■ Spatial reasoning records ■
|---|

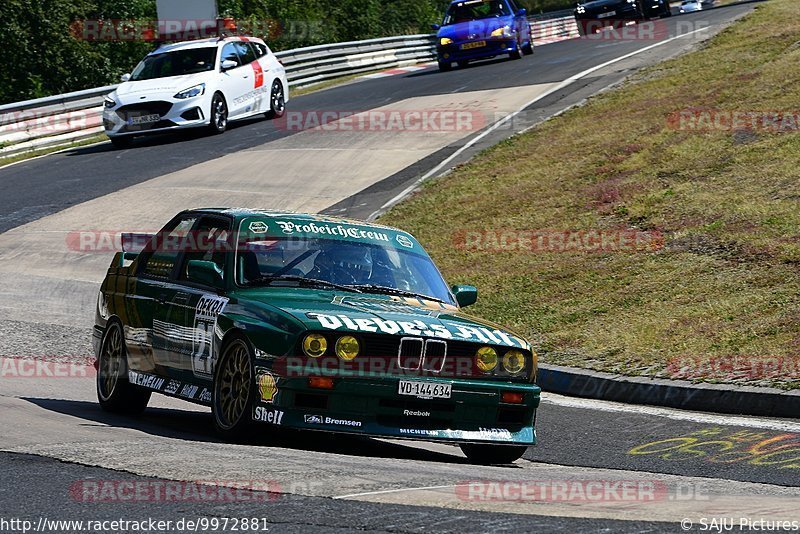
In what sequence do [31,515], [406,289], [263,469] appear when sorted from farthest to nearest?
1. [406,289]
2. [263,469]
3. [31,515]

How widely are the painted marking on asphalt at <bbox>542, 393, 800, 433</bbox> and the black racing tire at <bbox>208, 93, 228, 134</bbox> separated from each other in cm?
1595

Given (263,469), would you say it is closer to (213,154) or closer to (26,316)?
(26,316)

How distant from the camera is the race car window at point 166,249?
361 inches

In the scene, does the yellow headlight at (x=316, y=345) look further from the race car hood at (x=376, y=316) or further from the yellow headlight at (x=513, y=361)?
the yellow headlight at (x=513, y=361)

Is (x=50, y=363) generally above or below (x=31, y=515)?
below

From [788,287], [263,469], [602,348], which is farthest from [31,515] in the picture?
[788,287]

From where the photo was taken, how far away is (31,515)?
5.45 meters

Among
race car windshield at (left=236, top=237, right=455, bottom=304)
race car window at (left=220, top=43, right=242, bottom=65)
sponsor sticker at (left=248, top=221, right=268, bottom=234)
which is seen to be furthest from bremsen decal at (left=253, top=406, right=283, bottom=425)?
race car window at (left=220, top=43, right=242, bottom=65)

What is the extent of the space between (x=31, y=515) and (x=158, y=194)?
50.5 ft

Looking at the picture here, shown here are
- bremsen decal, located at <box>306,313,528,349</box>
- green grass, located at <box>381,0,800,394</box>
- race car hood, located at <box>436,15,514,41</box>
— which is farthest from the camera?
race car hood, located at <box>436,15,514,41</box>

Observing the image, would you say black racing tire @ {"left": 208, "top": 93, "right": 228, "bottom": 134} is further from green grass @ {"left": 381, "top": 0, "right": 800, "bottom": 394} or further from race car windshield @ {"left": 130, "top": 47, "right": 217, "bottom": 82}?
green grass @ {"left": 381, "top": 0, "right": 800, "bottom": 394}

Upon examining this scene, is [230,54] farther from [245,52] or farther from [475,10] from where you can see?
[475,10]

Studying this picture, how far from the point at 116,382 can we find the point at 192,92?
1654 centimetres

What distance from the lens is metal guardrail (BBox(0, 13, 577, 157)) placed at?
2656 centimetres
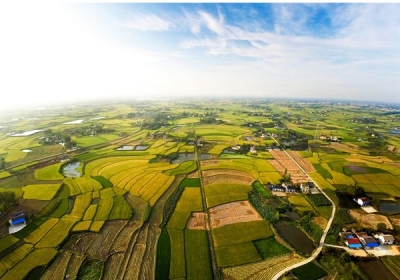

|---|

■ Aim of the exercise ■
Count the lines of the records above that contain the string "right". Give only the number.

■ Task output ■
7